Similarly, income-oriented strategies, such as High Dividend and RAFI™ Equity Income, are generally projected to have high expected returns across all regions. Momentum-oriented strategies in all regions—in stark contrast to a year ago—tend to have decent projected returns, gross of trading costs (which we discuss in the next section).
We summarize the valuation ratios, historical returns, historical returns net of valuation changes, and expected returns along with estimation errors for the most popular factors and strategies in Table 2. Panel A shows the results for factors, and Panel B shows the results for smart beta strategies. All of these results reflect our method of calculating relative valuation and relative return forecasts, as described in the published methodology for each of these strategies. We caution against acting on these forecasts without considering the many factors and forecasts that our approach doesn’t capture.
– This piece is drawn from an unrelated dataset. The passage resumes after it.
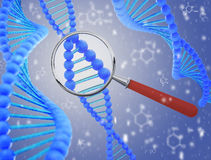 Structure of DNA under a magnifying glass. 3D render Royalty Free Stock Images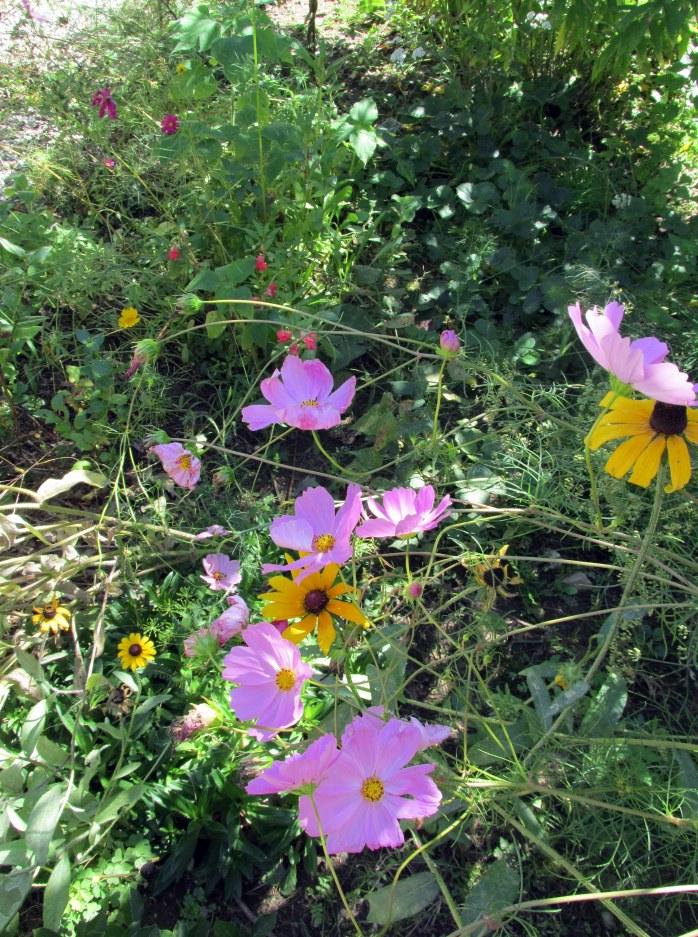 flowersinfruitguild15Sept2015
These forecasts have uncertainty that, in most cases, is larger than the alpha forecast.
Although large, these tables represent only a portion of the multitude of layers and dimensions that investors should consider when evaluating these strategies. We encourage investors and equity managers to use the tables as a reference point when making factor allocation decisions. As time passes, valuations change, and the expected returns in the table need to be updated to stay relevant. Strategies that seem vulnerable today may be attractively priced tomorrow, and vice versa. The good news is that we will be providing this information, regularly updated, for these and many more strategies and factors on a new interactive section of our website. We encourage readers to visit frequently and to liberally provide feedback.
Putting It All Together
In the brave new “smart beta” world, with the rapid proliferation of factor tilts and quant strategies, investors should be vigilant to the pitfalls of data mining and performance chasing. Our 2016 three-part series covers the topics we believe investors should consider before allocating to such strategies.
In our earlier research, we explained how smart beta can go horribly wrong if investors anchor performance expectations on recent returns. Expecting the past to be prologue sets up two dangerous traps. First, if past performance was fueled by rising valuations, that component of historical performance—revaluation alpha—is not likely to repeat in the future. Worse, we should expect this revaluation alpha to mean revert because strong recent performance frequently leads to poor subsequent performance, and vice versa.
We discussed that winning with smart beta begins by asking if the price is right. Valuations are as important in the performance of factors and smart beta strategies as they are in the performance of stocks, bonds, sectors, regions, asset classes, or any other investment-related category. Starting valuation ratios matter for factor performance regardless of region, regardless of time horizon, and regardless of the valuation metric being used.
We showed how valuations can be used to time smart beta strategies. We know factors can be a source of excess return for equity investors, but that potential excess return is easily wiped out (or worse!) when investors chase the latest hot factor. Investors fare better if we diversify across factors and strategies, with a preference for those that have recently underperformed and are now relatively cheap because of it.
In this article, we offer our estimation of expected returns going forward, based on the logic and the framework we develop in our prior three articles. We hope investors find our five-year forecasts useful in managing expectations about their existing portfolios, and perhaps also in creating winning combinations of strategies, positioned for future—not based on past—success.